*WHAT TO WORK ON*: Copy the text below on the Book of Esther word for word.
** Opening TEXT SECTION block **
Maimonides, based on a dictum of the Jerusalem Talmud, ascribes to the Book of Esther a relevance that will outlive the messages of the other Writings. Commentators break their heads trying to understand why the deliverance from wicked Haman in ancient Persia should be granted this special status. God knows that since then there have been many more Hamans. In the words of the Passover Haggadah: “Not one alone stood over us to annihilate us, rather in every generation there are those who stand over us to annihilate us, and the Holy One, blessed be He, saves us from their hand.”

While Israel’s miraculous salvation, agented by Esther and Mordechai, is certainly the central theme of the story, let us not forget the subtext. The beginning of the Scroll reads like a feminist satire. King Ahashverosh comes off as an imbecilic ruler. After his Queen Vashti refuses to appear in public before his invited guests, Ahashverosh deposes her. (Eventually she will be replaced by Queen Esther, but we are getting ahead of ourselves.) Ahashverosh’s counselors fear that all the ladies of the realm will rise up, emboldened by the example of the rebellious Vashti. They convince the besotted monarch to publicize a royal edict imposing upon wives to speak their husbands’ tongue. “That every man should wield authority in his home and speak the language of his people” (Esther 1:22).
** Closing TEXT SECTION block **
** Opening COLLECTED MATERIAL block **
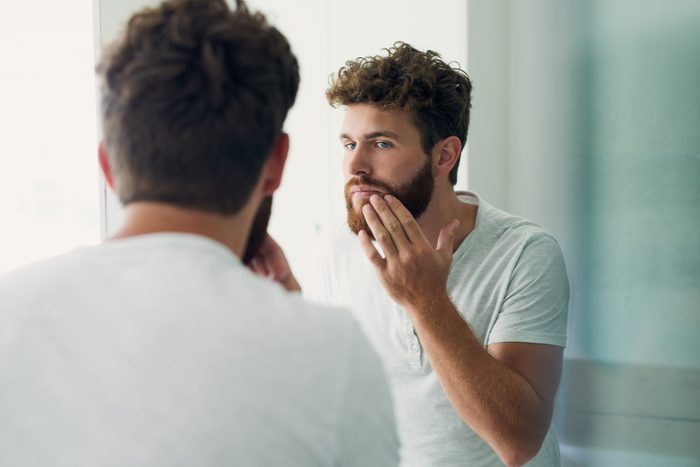 man looking at his beard in the mirror
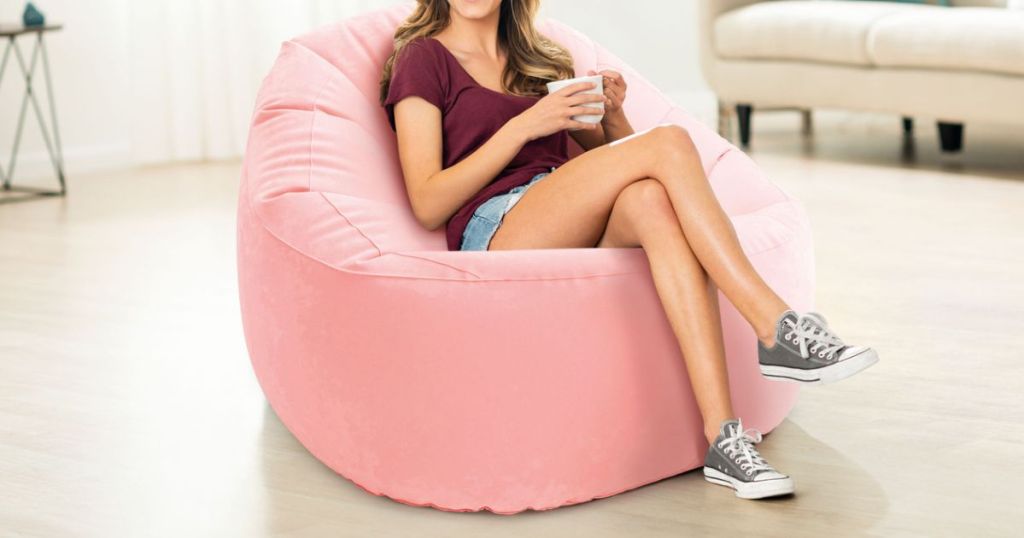 woman sitting in pink beanless bag chair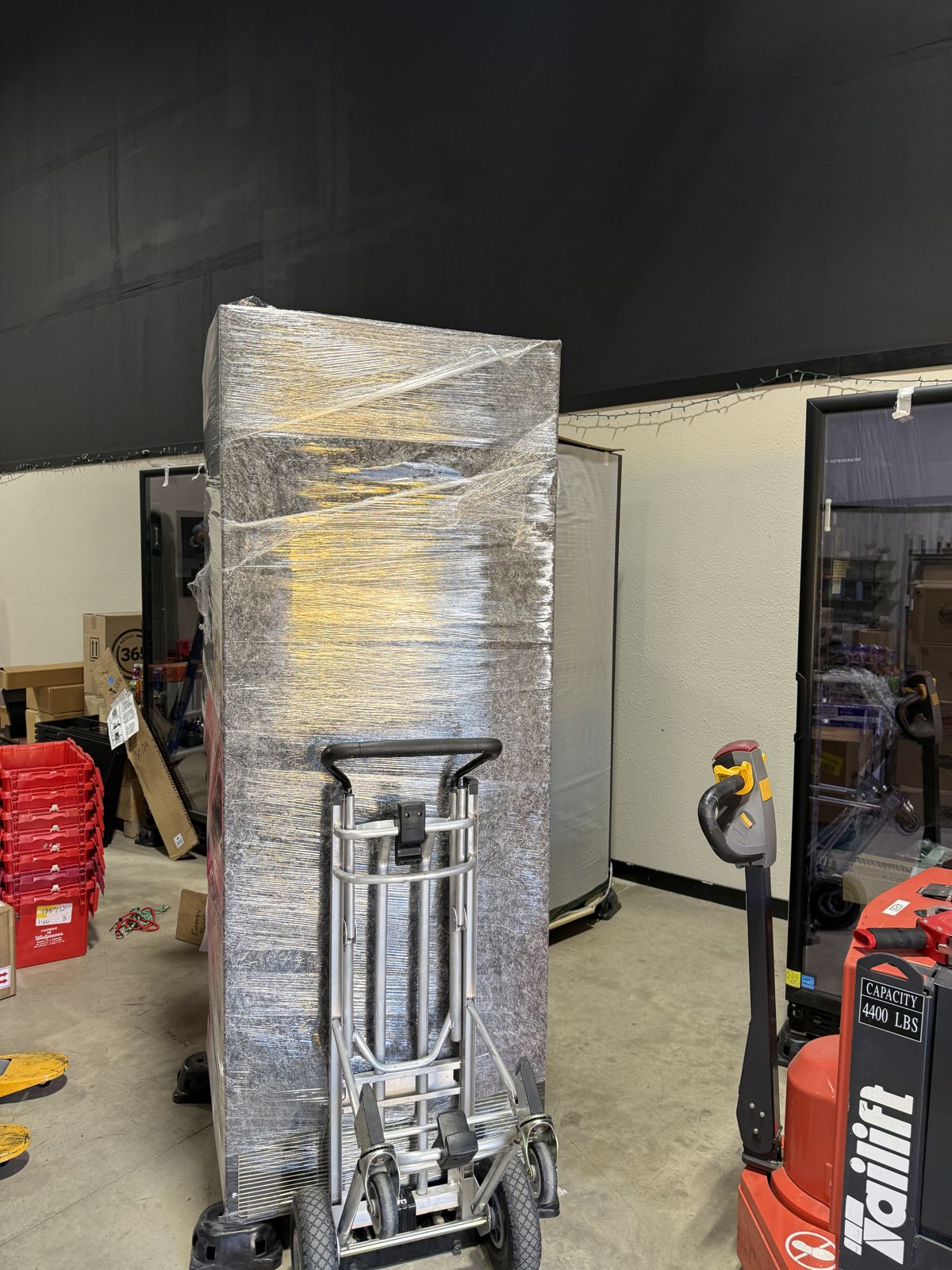 A tall wrapped commercial unit stands beside a hand truck and powered pallet-moving equipment.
** Closing COLLECTED MATERIAL block **
*RESPONSE TO THE EXERCISE*:
Maimonides, based on a dictum of the Jerusalem Talmud, ascribes to the Book of Esther a relevance that will outlive the messages of the other Writings. Commentators break their heads trying to understand why the deliverance from wicked Haman in ancient Persia should be granted this special status. God knows that since then there have been many more Hamans. In the words of the Passover Haggadah: “Not one alone stood over us to annihilate us, rather in every generation there are those who stand over us to annihilate us, and the Holy One, blessed be He, saves us from their hand.”

While Israel’s miraculous salvation, agented by Esther and Mordechai, is certainly the central theme of the story, let us not forget the subtext. The beginning of the Scroll reads like a feminist satire. King Ahashverosh comes off as an imbecilic ruler. After his Queen Vashti refuses to appear in public before his invited guests, Ahashverosh deposes her. (Eventually she will be replaced by Queen Esther, but we are getting ahead of ourselves.) Ahashverosh’s counselors fear that all the ladies of the realm will rise up, emboldened by the example of the rebellious Vashti. They convince the besotted monarch to publicize a royal edict imposing upon wives to speak their husbands’ tongue. “That every man should wield authority in his home and speak the language of his people” (Esther 1:22).